ChannelLife New Zealand - Industry insider news for technology resellers
Story image
COVID-19: IT spending to decline further, says IDC
Fri, 3rd Apr 2020
FYI, this story is more than a year old

IT spending across the globe will decline 2.7% this year as COVID-19 continues to take its hold on the world's economy, says IDC.

The pandemic is forcing many organisations around the world to respond with contingency planning and spending cuts in the short term.

In line with previous economic recessions, IT spending on hardware, software, and IT services is likely to decline by more than real GDP overall, as commercial IT buyers and consumers implement rapid cuts to capital spending in line with declining revenues, profits, market valuations, and employee headcounts, the analyst firm explains.


"Overall IT spending will decline in 2020, despite increased demand and usage for some technologies and services by individual companies and consumers," says Stephen Minton, programme vice president in IDC's Customer Insights - Analysis group.

"Businesses in sectors of the economy that are hardest hit during the first half of the year will react by delaying some purchases and projects, and the lack of visibility related to medical factors will ensure that many organisations take an extremely cautious approach when it comes to budget contingency planning in the near term," he says.


According to IDC, major spending declines this year are now expected in PCs, tablets, mobile phones, and peripherals with overall devices spending expected to decline by 8.8% in constant currency terms.

The PC market was already expected to decline on the back of a strong Windows-driven refresh cycle in 2019, but the crisis will significantly disrupt a smartphone market that was projected to post stronger returns this year as a result of 5G upgrades, IDC says.

Spending on server/storage and network hardware will also decline overall despite strong demand for cloud services as enterprise customers delay purchases during the initial rapid response phase of the current crisis.

Total infrastructure spending (including cloud) will increase by 5.3%, but all of this growth will come from enterprise spending on infrastructure as a service (IaaS) and cloud provider spending on servers.

Meanwhile, overall server/storage hardware spending will be down by 3.3% and enterprise network equipment spending will decline by 1.7%.

"Hardware spending in general is always identified for rapid spending cuts during any economic crisis, as a means for enterprises to quickly protect short-term profitability," says Minton.

"In previous economic crashes, IT hardware has tended to overshoot the economic cycle on both the downside and in the recovery phase.

"That's because underlying demand drivers don't change overnight, but the timing of purchases is shifted and delayed, and this can now be done even more quickly than in the past," he says.

"What's different now is that cloud is a bigger factor than it was in any previous global recession, and this should mean that overall spending is less volatile than in the last two major IT spending downturns."

IT services spending will decline by 2% in 2020, with the worst declines in project-oriented services as organisations hit the pause button on major new projects until business visibility improves, according to the forecast. Spending on managed services and support services will also decline, in line with overall IT activities and hardware/software deployments.

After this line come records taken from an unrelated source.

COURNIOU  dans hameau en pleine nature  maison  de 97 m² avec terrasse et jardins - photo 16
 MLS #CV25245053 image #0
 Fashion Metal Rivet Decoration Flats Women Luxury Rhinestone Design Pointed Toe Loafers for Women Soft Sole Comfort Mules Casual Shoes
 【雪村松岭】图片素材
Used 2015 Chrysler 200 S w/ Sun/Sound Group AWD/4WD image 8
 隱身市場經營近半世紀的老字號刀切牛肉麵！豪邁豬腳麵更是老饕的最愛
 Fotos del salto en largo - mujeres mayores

IDC says software will post positive growth of just under 2% overall, largely due to cloud investments along with some resilient demand for specific categories, which will be a component of response measures or are integral to ongoing business operations.


"There will be pockets of opportunity for software and related services during the next six months, as organisations create response measures focused around increased remote work and collaboration," Minton says.

"Organisations that are further along the digital transformation and cloud migration scales are likely to be best-positioned in terms of integrating these technologies into effective and agile response plans," he explains.

Including telecom and other spending, total ICT spending will decline by 1.6% to just under $4.1 trillion, according to IDC. This compares to overall ICT growth of 3.5% last year, when IT spending increased by almost 5%. Telecom spending will be less impacted overall, as demand for broadband remains extremely strong (in some cases, higher as a result of increased working from home and isolation measures).